Mesmo sendo um aspecto comum em uma série de obras contemporâneas, a abordagem vertical dos projetos não é exclusividade dos tempos mais recentes. Muitas inovações do pensar arquitetura em diversas épocas se apoiaram na representação em corte para articular seus discursos. Exemplo claro disso são as propostas conceituais da década de 1960 do grupo Archigram, que usam essa ferramenta gráfica para criar diagramas e desenhos que falam de inovações infraestruturais e propostas para projetos globais de novas cidades em um contexto de insatisfações com as propostas elaboradas na Europa.
No contexto da América Latina, também é possível encontrar exemplares mais antigos de projetos que se destacam pela representatividade de seus cortes como verdadeiros tradutores das intenções e partidos de seus autores.
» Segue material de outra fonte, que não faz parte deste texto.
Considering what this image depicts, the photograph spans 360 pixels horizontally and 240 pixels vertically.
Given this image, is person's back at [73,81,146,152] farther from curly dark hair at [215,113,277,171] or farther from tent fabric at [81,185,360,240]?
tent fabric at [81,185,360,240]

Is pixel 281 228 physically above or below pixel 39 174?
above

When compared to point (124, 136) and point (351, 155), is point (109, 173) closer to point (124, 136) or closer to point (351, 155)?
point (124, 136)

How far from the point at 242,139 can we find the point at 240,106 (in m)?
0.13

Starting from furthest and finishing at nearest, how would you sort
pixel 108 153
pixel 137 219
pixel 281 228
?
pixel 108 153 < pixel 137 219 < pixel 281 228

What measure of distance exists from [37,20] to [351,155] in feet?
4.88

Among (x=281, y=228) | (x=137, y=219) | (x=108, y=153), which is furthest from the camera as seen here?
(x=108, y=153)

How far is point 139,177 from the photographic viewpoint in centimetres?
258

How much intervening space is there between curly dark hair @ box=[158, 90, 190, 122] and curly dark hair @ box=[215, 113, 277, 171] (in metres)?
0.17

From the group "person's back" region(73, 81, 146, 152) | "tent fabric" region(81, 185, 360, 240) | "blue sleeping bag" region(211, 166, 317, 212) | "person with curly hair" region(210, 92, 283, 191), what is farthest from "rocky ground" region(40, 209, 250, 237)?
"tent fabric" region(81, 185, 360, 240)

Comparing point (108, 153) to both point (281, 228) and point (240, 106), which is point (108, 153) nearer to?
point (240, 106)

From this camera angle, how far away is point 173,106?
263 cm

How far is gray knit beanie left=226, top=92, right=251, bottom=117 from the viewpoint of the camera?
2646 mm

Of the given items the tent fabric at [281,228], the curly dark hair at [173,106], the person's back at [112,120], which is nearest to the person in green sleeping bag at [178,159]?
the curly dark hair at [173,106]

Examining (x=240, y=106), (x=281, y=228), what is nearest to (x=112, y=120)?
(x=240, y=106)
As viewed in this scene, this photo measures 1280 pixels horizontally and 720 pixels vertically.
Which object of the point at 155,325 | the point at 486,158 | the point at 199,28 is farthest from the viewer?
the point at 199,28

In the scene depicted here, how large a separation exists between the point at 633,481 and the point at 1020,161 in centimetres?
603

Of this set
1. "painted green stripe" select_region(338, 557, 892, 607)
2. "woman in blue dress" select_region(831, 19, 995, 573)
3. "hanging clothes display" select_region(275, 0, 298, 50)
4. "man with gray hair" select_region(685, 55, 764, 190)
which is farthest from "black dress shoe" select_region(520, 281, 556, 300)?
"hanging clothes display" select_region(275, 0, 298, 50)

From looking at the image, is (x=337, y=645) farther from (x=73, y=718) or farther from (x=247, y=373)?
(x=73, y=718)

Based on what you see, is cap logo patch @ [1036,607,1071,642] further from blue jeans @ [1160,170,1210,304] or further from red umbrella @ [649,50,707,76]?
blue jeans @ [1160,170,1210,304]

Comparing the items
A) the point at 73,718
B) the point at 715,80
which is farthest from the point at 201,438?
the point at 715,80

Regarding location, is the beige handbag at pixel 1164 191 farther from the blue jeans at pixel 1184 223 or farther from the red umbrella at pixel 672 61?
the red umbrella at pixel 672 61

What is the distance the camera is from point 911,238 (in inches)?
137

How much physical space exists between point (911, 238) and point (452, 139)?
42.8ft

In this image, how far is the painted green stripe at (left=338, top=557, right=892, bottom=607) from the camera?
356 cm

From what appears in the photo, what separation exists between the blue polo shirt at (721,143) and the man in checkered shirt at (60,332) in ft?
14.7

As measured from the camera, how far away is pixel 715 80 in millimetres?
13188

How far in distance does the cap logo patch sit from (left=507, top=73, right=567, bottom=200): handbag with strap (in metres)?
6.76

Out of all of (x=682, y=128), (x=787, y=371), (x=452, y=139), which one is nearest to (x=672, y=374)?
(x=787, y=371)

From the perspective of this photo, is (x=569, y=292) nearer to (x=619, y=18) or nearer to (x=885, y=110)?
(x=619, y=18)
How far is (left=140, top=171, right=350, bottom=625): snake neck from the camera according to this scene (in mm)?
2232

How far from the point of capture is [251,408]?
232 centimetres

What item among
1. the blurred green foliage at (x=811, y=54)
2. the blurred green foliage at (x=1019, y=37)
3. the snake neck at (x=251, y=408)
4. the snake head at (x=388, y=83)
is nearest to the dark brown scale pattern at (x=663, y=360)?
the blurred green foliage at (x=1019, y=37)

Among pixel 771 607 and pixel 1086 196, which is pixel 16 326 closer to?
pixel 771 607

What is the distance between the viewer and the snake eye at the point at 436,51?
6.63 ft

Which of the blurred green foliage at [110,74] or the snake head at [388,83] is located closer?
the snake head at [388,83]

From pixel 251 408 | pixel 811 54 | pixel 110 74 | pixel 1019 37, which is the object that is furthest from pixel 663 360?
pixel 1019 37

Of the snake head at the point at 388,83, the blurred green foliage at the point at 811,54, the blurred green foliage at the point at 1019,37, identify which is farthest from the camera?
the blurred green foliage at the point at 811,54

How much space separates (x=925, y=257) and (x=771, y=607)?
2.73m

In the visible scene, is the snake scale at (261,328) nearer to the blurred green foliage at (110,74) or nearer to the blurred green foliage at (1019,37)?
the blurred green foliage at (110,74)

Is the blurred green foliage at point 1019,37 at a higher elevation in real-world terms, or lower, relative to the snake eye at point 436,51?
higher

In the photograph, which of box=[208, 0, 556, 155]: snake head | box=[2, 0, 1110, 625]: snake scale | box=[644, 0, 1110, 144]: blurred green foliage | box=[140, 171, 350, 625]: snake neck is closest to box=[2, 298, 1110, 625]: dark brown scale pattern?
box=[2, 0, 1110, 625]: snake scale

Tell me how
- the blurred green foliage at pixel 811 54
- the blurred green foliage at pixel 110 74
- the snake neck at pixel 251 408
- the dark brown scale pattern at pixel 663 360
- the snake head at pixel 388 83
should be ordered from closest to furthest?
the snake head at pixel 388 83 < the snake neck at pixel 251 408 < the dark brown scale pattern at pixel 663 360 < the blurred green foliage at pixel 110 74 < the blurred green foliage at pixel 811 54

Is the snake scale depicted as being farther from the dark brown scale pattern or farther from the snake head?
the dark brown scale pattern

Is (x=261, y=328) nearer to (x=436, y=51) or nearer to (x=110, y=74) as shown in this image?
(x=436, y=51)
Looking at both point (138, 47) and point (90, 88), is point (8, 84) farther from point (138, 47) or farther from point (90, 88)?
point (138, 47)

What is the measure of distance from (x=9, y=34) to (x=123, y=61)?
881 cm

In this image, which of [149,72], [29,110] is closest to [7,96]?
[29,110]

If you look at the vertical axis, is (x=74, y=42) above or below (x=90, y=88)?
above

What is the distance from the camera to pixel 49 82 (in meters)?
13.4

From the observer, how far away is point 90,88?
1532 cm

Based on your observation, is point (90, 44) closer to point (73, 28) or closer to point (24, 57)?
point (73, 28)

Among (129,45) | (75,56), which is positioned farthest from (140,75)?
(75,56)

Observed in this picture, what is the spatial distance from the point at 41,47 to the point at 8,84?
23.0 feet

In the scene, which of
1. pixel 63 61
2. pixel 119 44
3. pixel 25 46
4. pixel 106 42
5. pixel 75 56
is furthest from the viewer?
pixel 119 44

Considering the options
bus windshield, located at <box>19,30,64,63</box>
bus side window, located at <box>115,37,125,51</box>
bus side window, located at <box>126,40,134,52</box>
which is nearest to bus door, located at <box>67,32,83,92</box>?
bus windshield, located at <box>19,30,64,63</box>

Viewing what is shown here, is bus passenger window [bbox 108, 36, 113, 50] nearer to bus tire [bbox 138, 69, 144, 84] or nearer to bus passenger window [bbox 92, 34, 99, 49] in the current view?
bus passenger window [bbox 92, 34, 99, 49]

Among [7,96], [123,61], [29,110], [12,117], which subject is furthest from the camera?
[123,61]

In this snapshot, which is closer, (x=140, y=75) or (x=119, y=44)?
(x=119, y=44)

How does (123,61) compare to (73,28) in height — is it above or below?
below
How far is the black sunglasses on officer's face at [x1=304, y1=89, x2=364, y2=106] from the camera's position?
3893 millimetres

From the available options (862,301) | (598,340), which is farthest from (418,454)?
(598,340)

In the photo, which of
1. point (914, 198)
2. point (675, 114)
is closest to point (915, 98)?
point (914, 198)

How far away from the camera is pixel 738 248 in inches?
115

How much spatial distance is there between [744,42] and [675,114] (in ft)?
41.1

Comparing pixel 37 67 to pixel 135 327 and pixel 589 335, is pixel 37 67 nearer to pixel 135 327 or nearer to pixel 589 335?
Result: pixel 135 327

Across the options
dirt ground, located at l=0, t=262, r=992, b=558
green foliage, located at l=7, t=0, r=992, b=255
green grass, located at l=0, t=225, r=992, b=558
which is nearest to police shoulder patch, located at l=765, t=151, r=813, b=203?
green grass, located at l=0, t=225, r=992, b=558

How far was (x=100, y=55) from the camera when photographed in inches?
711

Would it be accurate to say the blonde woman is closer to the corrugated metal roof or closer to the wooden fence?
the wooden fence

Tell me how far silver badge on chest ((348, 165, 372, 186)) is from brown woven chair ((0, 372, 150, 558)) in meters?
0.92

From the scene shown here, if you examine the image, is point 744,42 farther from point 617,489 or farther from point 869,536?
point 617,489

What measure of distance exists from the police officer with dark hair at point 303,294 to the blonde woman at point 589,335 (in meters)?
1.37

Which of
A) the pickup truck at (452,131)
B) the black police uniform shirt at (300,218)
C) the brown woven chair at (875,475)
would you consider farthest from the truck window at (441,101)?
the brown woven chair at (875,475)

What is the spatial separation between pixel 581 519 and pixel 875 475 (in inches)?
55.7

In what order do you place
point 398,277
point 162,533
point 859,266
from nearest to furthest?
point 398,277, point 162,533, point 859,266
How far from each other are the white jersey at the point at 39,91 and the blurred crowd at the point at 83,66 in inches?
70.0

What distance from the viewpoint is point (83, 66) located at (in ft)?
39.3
O arquiteto argentino Clorindo Testa tem em sua carreira alguns exemplos construídos na cidade de Buenos Aires, como a Biblioteca Nacional e o Banco de Londres. Ambos os projetos apresentam cortes de grande expressividade que revelam o raciocínio envolvido na elaboração das propostas.
No Brasil, Angelo Bucci talvez seja dos arquitetos cuja obra construída mais reflete o pensamento em corte. A proposta da Casa Carapicuíba, por exemplo, elaborada em parceria com Alvaro Puntoni, revela relações verticais que enfatizam a importância do raciocínio em corte para a prática projetual. Em franco diálogo com o terreno, de grande inclinação, os programas da casa e escritório se organizam em uma distribuição que acompanha a verticalidade sugerida pelo lote, aspecto reforçado pela representação nos desenhos.
Outro exemplo é sua Casa em Ubatuba, desenvolvido por ele à frente de seu escritório spbr, que se utiliza também de uma determinante topográfica para valer-se da verticalidade como ponto de partida do projeto. Localizada em uma encosta, a casa é sustentada por três grandes pilares que funcionam como os eixos de organização dos ambientes, dispostos em volumes conectados por elementos de circulação vertical.
Referências:
[1] Estratégias contemporâneas de projeto na cidade de São Paulo: Instituto Moreira Salles e Sesc 24 de Maio. Mario Biselli e Ana Gabriela Godinho Lima, 2018. Disponível no portal Vitruvius.
[2] Tradução livre retirada de Os limites do corte: ensaio sobre representação gráfica. Beatriz Hoyos, 2016
Originalmente publicado em 30 de novembro de 2018, atualizado em 12 de junho de 2020.